Given records Block Start
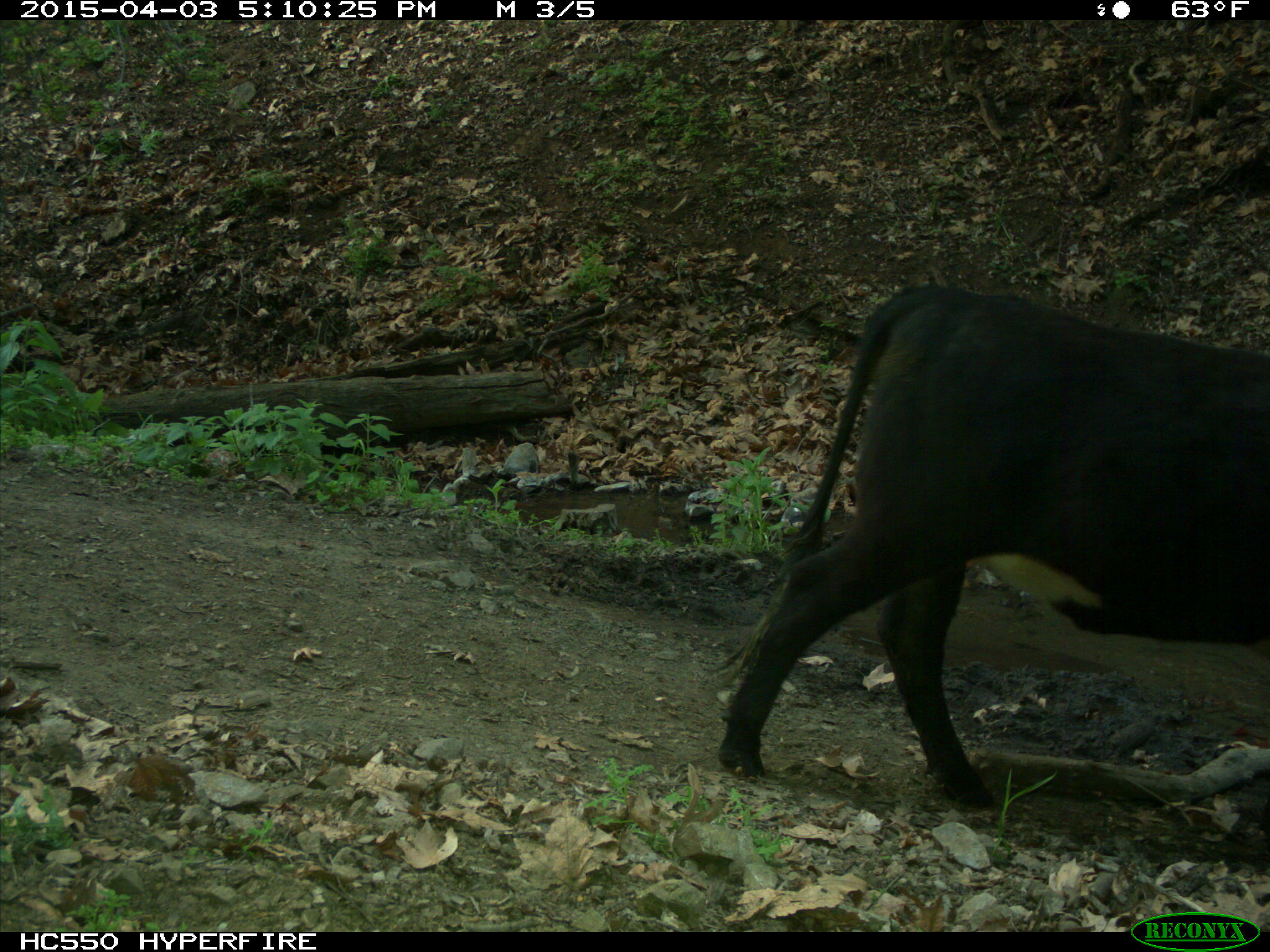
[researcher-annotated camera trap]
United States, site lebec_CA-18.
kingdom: Animalia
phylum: Chordata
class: Mammalia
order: Artiodactyla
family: Bovidae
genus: Bos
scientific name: Bos taurus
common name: domestic cow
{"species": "Bos taurus (domestic cow)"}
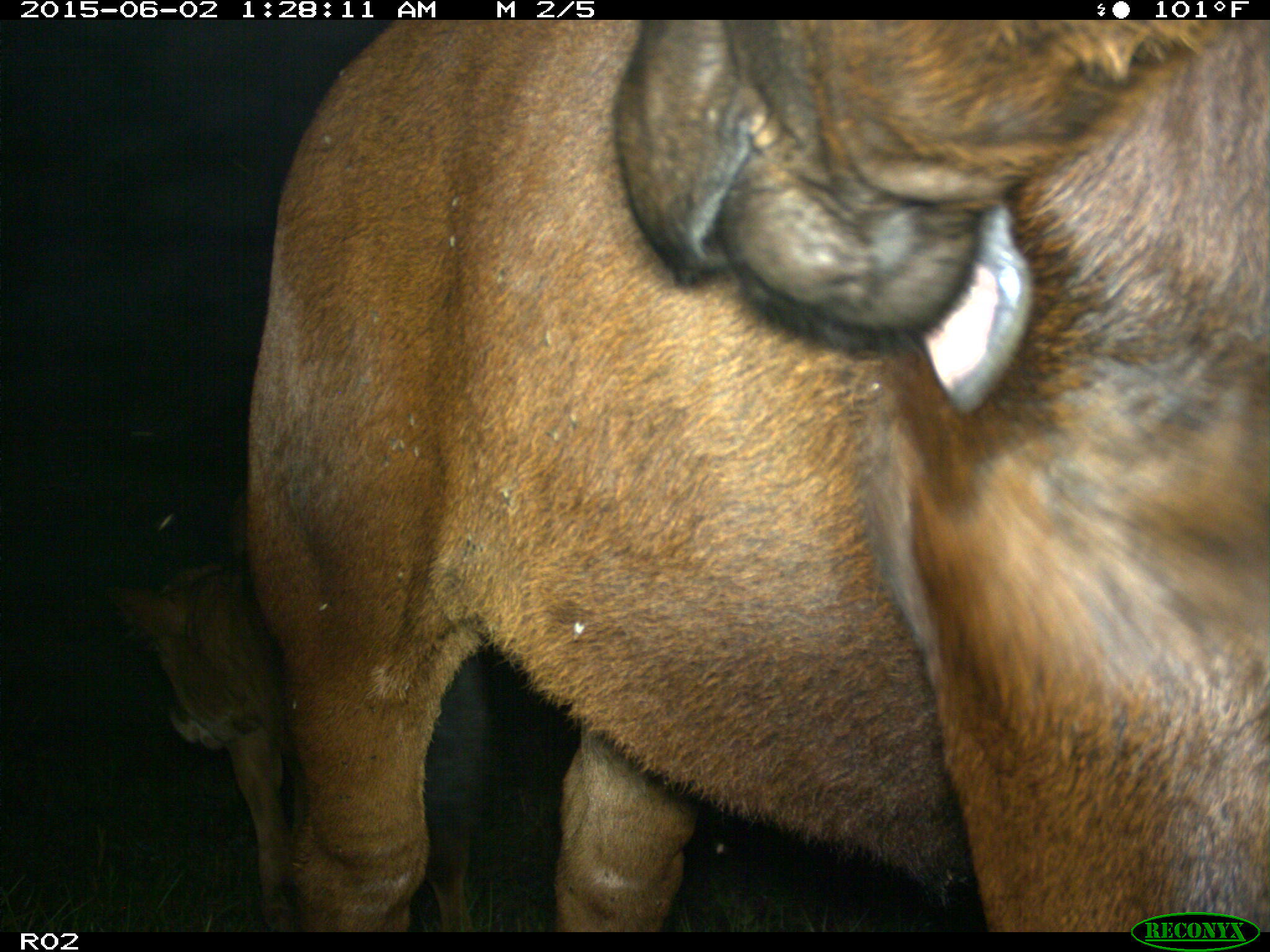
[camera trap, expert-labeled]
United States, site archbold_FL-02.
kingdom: Animalia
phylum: Chordata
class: Mammalia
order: Artiodactyla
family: Bovidae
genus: Bos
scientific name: Bos taurus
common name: domestic cow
Given records Block End
Every entry above needs to be copied exactly, and no pictures go with it.

◆ **Problem solution**
[researcher-annotated camera trap]
United States, site lebec_CA-18.
kingdom: Animalia
phylum: Chordata
class: Mammalia
order: Artiodactyla
family: Bovidae
genus: Bos
scientific name: Bos taurus
common name: domestic cow
{"species": "Bos taurus (domestic cow)"}
[camera trap, expert-labeled]
United States, site archbold_FL-02.
kingdom: Animalia
phylum: Chordata
class: Mammalia
order: Artiodactyla
family: Bovidae
genus: Bos
scientific name: Bos taurus
common name: domestic cow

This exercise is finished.